» **Given instruction**: Convert every line of the entries below into a JSON list of strings, one string per line, omitting blank lines and leaving the pictures out of the answer.

• • • • •

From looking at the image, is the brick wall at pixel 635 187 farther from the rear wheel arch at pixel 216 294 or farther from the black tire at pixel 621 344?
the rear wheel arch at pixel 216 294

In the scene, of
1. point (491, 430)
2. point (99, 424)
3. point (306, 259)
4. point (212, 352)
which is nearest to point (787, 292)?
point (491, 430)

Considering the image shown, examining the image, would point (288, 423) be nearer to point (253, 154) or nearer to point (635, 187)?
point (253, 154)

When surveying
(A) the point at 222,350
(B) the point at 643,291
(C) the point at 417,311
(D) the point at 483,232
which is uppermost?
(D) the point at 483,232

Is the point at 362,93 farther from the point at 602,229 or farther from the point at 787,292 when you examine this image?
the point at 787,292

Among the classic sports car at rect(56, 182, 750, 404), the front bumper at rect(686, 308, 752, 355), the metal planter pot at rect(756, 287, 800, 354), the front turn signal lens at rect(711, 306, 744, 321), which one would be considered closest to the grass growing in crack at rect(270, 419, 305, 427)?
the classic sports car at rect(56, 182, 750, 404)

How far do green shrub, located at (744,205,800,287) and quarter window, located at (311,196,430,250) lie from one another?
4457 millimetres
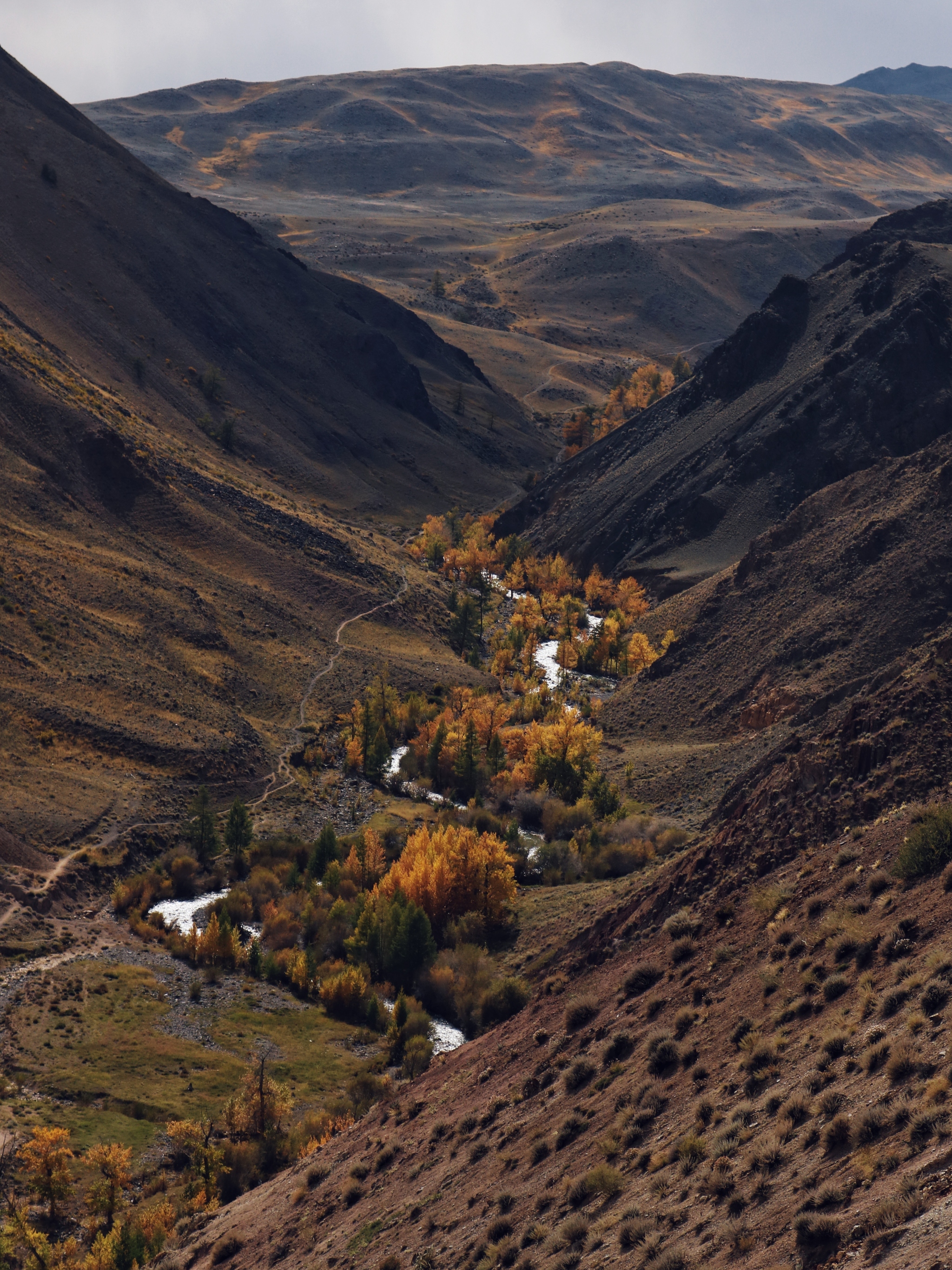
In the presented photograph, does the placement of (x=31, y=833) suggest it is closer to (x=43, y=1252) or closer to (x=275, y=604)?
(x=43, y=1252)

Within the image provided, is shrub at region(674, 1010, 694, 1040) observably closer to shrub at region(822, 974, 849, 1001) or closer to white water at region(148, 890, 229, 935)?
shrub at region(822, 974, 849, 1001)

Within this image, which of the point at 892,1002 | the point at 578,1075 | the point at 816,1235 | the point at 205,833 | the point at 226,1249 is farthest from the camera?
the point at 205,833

• • • • •

» **Response**:
[
  "From looking at the image, is the brick wall at pixel 635 187 farther from the rear wheel arch at pixel 216 294 or farther from the black tire at pixel 621 344?",
  "the rear wheel arch at pixel 216 294",
  "In the scene, of",
  "1. point (491, 430)",
  "2. point (99, 424)",
  "3. point (306, 259)",
  "4. point (212, 352)",
  "which is nearest to point (787, 292)?",
  "point (491, 430)",
  "Considering the image shown, examining the image, would point (288, 423) be nearer to point (253, 154) or nearer to point (635, 187)?",
  "point (253, 154)",
  "When surveying",
  "(A) the point at 222,350",
  "(B) the point at 643,291",
  "(C) the point at 417,311",
  "(D) the point at 483,232",
  "which is uppermost?",
  "(D) the point at 483,232",
  "Is the point at 362,93 farther from the point at 602,229 or farther from the point at 787,292 when you examine this image?",
  "the point at 787,292",
  "Among the classic sports car at rect(56, 182, 750, 404), the front bumper at rect(686, 308, 752, 355), the metal planter pot at rect(756, 287, 800, 354), the front turn signal lens at rect(711, 306, 744, 321), which one would be considered closest to the grass growing in crack at rect(270, 419, 305, 427)?",
  "the classic sports car at rect(56, 182, 750, 404)",
  "How far do green shrub, located at (744,205,800,287) and quarter window, located at (311,196,430,250) lie from one another?",
  "4457 millimetres",
  "In the presented photograph, does the placement of (x=31, y=833) suggest it is closer to (x=43, y=1252) or closer to (x=275, y=604)?",
  "(x=43, y=1252)",
  "Within the image provided, is shrub at region(674, 1010, 694, 1040) observably closer to shrub at region(822, 974, 849, 1001) or closer to white water at region(148, 890, 229, 935)?",
  "shrub at region(822, 974, 849, 1001)",
  "Within this image, which of the point at 892,1002 | the point at 578,1075 | the point at 816,1235 | the point at 205,833 | the point at 226,1249 is farthest from the camera?",
  "the point at 205,833"
]